## THE PROBLEM:
Check every line of the data below for the word "moose". Copy the ones that have it.

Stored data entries

# # # # #

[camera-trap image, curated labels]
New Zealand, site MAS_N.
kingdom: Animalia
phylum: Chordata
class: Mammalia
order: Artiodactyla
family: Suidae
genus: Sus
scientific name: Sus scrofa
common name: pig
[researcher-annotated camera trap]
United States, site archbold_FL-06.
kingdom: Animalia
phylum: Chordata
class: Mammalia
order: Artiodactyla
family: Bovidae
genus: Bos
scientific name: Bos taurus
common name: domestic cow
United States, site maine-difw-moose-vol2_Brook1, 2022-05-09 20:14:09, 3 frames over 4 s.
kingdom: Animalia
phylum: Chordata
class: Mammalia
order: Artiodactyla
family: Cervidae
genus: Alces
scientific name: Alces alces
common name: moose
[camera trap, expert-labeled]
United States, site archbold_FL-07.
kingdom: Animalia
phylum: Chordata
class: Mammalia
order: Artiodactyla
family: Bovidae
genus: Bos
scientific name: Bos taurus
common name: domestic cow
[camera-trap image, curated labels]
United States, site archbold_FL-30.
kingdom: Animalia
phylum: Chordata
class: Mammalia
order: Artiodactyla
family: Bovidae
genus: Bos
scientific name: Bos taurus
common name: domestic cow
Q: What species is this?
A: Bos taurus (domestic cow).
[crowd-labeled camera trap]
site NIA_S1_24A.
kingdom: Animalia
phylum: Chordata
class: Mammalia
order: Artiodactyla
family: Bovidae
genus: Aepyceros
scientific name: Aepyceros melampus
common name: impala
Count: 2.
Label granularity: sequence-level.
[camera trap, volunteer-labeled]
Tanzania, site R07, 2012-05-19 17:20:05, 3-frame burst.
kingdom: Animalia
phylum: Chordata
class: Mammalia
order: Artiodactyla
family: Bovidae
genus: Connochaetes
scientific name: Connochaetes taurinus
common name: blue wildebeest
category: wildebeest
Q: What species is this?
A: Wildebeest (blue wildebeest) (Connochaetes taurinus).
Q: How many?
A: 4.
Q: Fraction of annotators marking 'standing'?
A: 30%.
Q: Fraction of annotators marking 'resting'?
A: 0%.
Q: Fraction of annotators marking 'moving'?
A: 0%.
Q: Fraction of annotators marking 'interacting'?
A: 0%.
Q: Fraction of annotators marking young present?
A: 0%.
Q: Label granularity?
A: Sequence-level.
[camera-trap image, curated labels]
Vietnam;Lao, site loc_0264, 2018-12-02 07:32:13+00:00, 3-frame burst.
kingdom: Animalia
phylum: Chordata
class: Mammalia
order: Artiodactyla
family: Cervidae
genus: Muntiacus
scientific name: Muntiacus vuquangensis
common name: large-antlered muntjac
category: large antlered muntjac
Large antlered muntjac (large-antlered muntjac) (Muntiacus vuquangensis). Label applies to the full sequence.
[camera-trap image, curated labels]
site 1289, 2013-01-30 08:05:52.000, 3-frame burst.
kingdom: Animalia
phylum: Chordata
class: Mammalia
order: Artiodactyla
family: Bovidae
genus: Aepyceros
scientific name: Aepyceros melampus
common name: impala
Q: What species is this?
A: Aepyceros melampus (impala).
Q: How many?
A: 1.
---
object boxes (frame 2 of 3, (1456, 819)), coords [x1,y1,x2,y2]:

# # # # #

## EXERCISE RESULT:
United States, site maine-difw-moose-vol2_Brook1, 2022-05-09 20:14:09, 3 frames over 4 s.
common name: moose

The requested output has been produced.